作業指示:
1) オートマ車についての記事から、「日産 セレナ ▲一昨年発売された6代目セレナのATセレクターはなんとプッシュボタン式だ」で始まり「てくれるのが「オートマ」だ。」までの部分を、一字一句変えずに抜き出してもらえますか？
2) 記録のうち、「In the photo, does」を含む行から記録の最後の行までを、一字一句変えずに書き写してもらえますか？

---------- 出典

オートマ操作▲自動で変速してくれる装置……という意味なら、現在では様々なタイプが存在するオートマ車。オートマについて改めて学んでみよう

オートマ(AT)車とマニュアル(MT)車の違いとは

クラッチやシフトレバーを頻繁に操作しなければいけないマニュアル車に対して、誰でも簡単に運転できるイメージのあるオートマ車。

「オートマ」が変速を自動で行ってくれる装置……ということは知っていても、根本的な違いを知らない人もいるのでは?

ここでは「オートマ」と、「マニュアル」など他のトランスミッションとの違いを明らかにするとともに、オートマ車を運転するうえでのコツなどを解説していく。
 

日産 セレナ ▲一昨年発売された6代目セレナのATセレクターはなんとプッシュボタン式だ
 

オートマ(AT)車とは? マニュアル(MT)車との違いは?

今や圧倒的マジョリティーといえるオートマ車。カーセンサーに掲載されている中古車でも、全掲載台数の実に93%以上がAT/CVT車(2024年1月10日現在)だ。

まずは用語の説明から始めよう。「オートマ」は「Automatic Transmission=自動変速機」の略で、頭文字から「AT」とも呼ばれている。

エンジンは大きなトルクやパワーを出せる回転数の領域が限られており、どんな速度でもエンジン回転数を適切に維持するためにはトランスミッションで変速する必要がある。その操作を自動で行ってくれるのが「オートマ」だ。

シフトレバーとクラッチペダルを操作して変速するマニュアル車と違い、オートマ車はエンジン回転数や車の速度、アクセル開度などに応じて自動で変速される。最近のモデルは変速ショックが少ないので意識しにくいが、オートマ車もマニュアル車と同じように変速されている。
 

ATカットモデル ▲トルクコンバーターと遊星歯車が組み合わされたオートマチック・トランスミッションの内部。油圧回路が迷路のように入り組んでいる

変速機をロックして車を動かないようにする「P(パーキング)」や後退するときに使う「R(リバース)」、エンジンブレーキを利かせたいときに使う「1~3速」への操作はオートマ車であっても必要。ちなみに、「N(ニュートラル)」は駆動系を切り離してフリーにするためのレンジで、けん引時などに使う。

・オートマ車の構造について

「オートマ」の構造はタイプによって異なるが、最もオーソドックスなのは遊星歯車による変速機構とトルクコンバーターを組み合わせたもの。トルクコンバーター(トルコン)はエンジンのトルクを液体の流速に換えて駆動系へと伝達する機構のことで、変速時の回転差を吸収するとともに、トルクを増幅する作用もあるのが特徴だ。

変速の段数は遊星歯車の数によって異なり、新しいモデルほど多段化する傾向にある。現代では軽・小型車で3~4速、普通車で5~6速、高級車やスポーツカーなどで7~10速が一般的。ただ、最近は後述するCVTを採用する車種も増えてきた。

「マニュアル」との最も大きな違いは、駆動系が直接的につながっているか否かだ。マニュアル車の場合、変速機内の部品はすべて直接つながっているが、オートマ車は前述のようにトルコン内で液体を介している。それがオートマ車とマニュアル車の運転感覚や動力性能、燃費などに違いをもたらしているのだ。

--------------------
---------- 与えられた記録

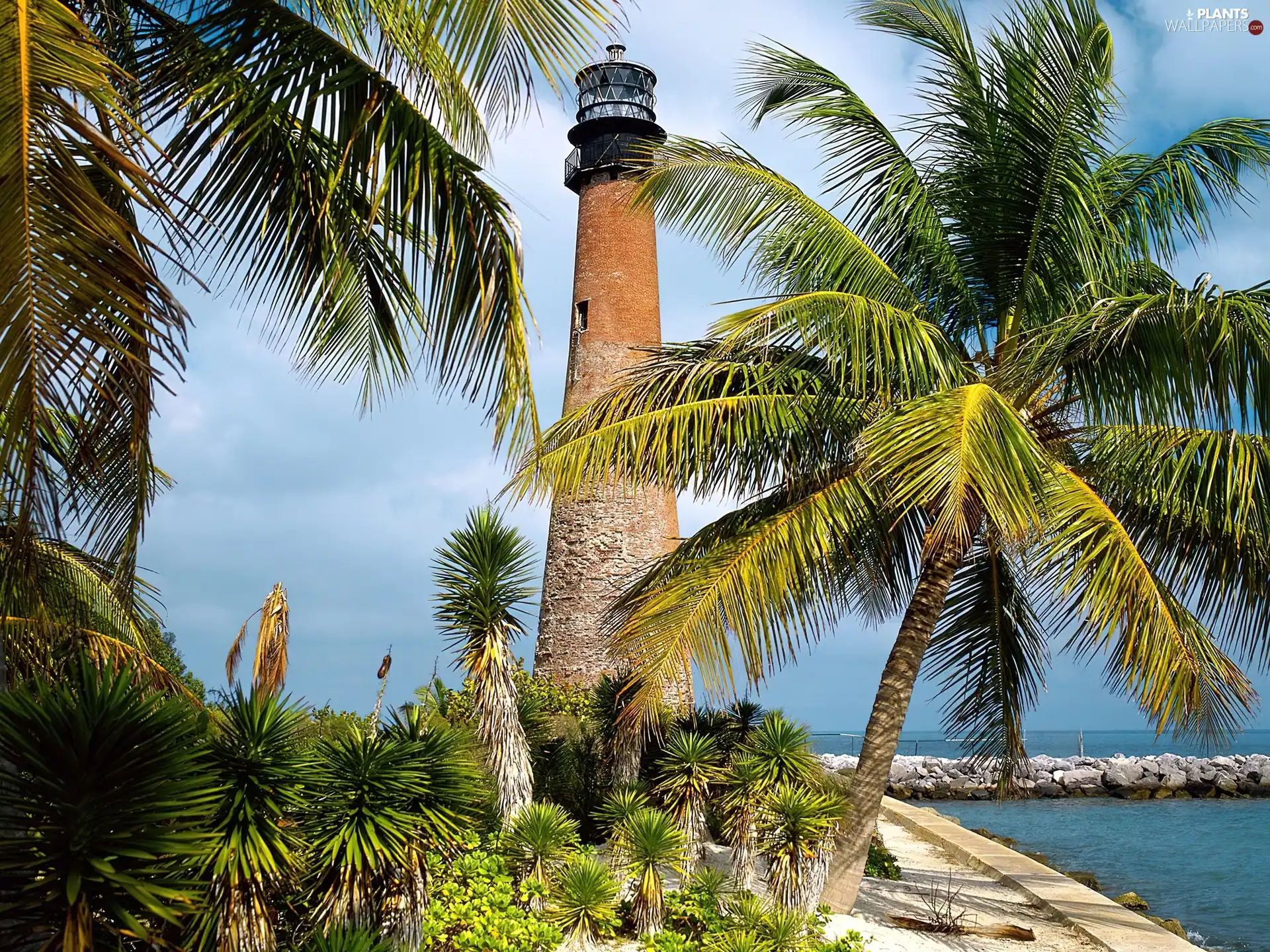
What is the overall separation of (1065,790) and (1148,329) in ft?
100

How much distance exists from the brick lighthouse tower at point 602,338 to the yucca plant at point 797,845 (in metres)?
9.44

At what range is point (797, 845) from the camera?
26.7 feet

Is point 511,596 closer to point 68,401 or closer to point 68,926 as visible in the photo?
point 68,926

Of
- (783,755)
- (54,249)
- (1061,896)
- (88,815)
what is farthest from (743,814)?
(54,249)

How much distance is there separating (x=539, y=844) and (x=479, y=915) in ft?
2.94

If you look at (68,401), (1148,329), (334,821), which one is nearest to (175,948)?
(334,821)

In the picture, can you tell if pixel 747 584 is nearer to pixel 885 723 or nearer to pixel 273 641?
pixel 885 723

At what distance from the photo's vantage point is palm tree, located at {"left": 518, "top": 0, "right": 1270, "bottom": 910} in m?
7.27

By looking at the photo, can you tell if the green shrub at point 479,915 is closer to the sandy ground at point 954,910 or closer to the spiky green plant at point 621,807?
the spiky green plant at point 621,807

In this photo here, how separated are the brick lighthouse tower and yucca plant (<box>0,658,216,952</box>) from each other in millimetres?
13789

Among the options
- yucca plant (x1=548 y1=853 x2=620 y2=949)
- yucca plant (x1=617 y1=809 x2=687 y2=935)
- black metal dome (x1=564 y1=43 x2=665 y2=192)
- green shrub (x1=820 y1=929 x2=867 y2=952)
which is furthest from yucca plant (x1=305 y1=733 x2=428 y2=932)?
black metal dome (x1=564 y1=43 x2=665 y2=192)

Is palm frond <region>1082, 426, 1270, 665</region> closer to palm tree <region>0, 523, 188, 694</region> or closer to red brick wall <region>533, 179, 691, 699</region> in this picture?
palm tree <region>0, 523, 188, 694</region>

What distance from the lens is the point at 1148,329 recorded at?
7320mm

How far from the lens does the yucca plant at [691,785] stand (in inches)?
360
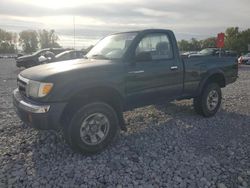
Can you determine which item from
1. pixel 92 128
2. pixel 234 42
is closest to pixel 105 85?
pixel 92 128

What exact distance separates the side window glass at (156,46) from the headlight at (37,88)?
1757mm

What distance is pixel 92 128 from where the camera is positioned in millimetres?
4203

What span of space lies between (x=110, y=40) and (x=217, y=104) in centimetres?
299

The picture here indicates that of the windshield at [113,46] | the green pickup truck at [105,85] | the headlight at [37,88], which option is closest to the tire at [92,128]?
the green pickup truck at [105,85]

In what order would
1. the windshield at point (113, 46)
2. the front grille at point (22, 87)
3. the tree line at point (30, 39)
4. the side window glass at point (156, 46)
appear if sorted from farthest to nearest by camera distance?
1. the tree line at point (30, 39)
2. the side window glass at point (156, 46)
3. the windshield at point (113, 46)
4. the front grille at point (22, 87)

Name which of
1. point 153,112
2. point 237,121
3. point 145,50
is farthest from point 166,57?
point 237,121

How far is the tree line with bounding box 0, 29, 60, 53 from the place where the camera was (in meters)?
80.9

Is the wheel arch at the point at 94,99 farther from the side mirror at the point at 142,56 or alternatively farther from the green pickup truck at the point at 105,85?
the side mirror at the point at 142,56

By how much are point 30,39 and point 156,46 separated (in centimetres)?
8496

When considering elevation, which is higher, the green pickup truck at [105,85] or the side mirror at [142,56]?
the side mirror at [142,56]

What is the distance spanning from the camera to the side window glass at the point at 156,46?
4.91m

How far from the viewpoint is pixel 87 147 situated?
412 centimetres

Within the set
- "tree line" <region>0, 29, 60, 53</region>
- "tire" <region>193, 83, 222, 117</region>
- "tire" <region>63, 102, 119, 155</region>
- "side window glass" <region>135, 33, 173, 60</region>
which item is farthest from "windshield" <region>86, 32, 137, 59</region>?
"tree line" <region>0, 29, 60, 53</region>

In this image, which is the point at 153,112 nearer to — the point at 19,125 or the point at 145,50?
the point at 145,50
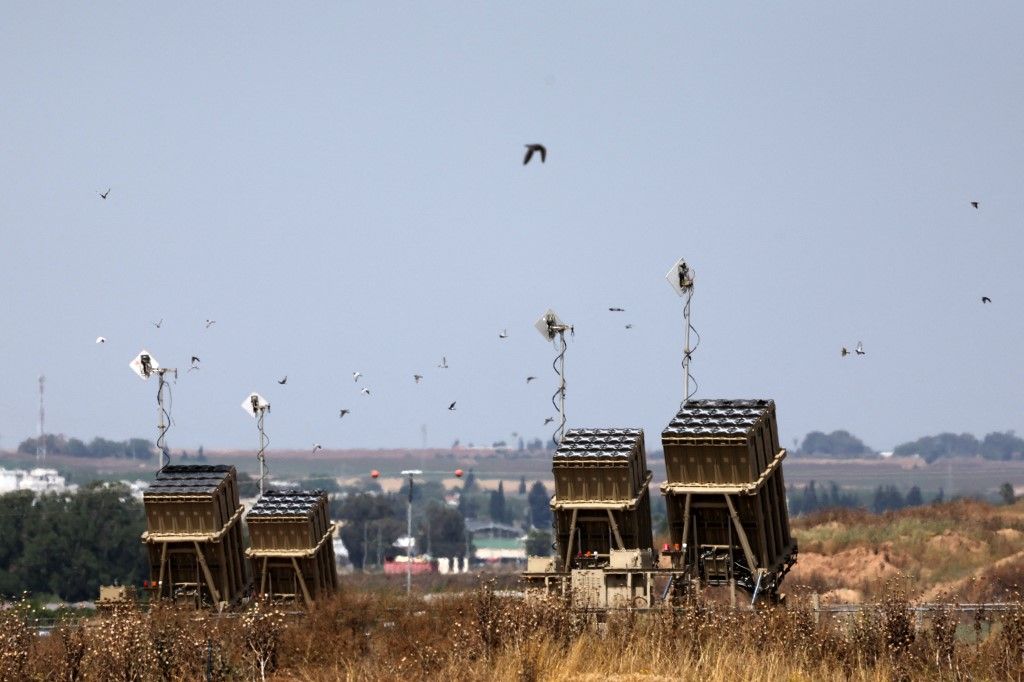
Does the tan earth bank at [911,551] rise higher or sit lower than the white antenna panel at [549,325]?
lower

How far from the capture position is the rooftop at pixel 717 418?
41406mm

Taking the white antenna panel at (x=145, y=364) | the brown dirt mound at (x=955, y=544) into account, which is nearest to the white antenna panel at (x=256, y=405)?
the white antenna panel at (x=145, y=364)

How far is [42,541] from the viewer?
5477 inches

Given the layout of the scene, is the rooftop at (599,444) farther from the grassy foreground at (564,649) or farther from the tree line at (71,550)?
the tree line at (71,550)

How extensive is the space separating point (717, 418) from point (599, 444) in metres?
4.21

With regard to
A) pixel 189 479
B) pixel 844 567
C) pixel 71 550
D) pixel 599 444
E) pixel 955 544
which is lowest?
pixel 71 550

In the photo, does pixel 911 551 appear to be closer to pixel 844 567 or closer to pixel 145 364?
pixel 844 567

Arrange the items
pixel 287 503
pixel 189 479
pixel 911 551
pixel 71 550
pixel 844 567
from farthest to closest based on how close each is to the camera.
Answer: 1. pixel 71 550
2. pixel 911 551
3. pixel 844 567
4. pixel 287 503
5. pixel 189 479

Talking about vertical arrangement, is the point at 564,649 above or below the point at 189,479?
below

--------------------

各作業の結果:
1)
日産 セレナ ▲一昨年発売された6代目セレナのATセレクターはなんとプッシュボタン式だ
 

オートマ(AT)車とは? マニュアル(MT)車との違いは?

今や圧倒的マジョリティーといえるオートマ車。カーセンサーに掲載されている中古車でも、全掲載台数の実に93%以上がAT/CVT車(2024年1月10日現在)だ。

まずは用語の説明から始めよう。「オートマ」は「Automatic Transmission=自動変速機」の略で、頭文字から「AT」とも呼ばれている。

エンジンは大きなトルクやパワーを出せる回転数の領域が限られており、どんな速度でもエンジン回転数を適切に維持するためにはトランスミッションで変速する必要がある。その操作を自動で行ってくれるのが「オートマ」だ。

2)
In the photo, does pixel 911 551 appear to be closer to pixel 844 567 or closer to pixel 145 364?
pixel 844 567

Arrange the items
pixel 287 503
pixel 189 479
pixel 911 551
pixel 71 550
pixel 844 567
from farthest to closest based on how close each is to the camera.
Answer: 1. pixel 71 550
2. pixel 911 551
3. pixel 844 567
4. pixel 287 503
5. pixel 189 479

Talking about vertical arrangement, is the point at 564,649 above or below the point at 189,479?
below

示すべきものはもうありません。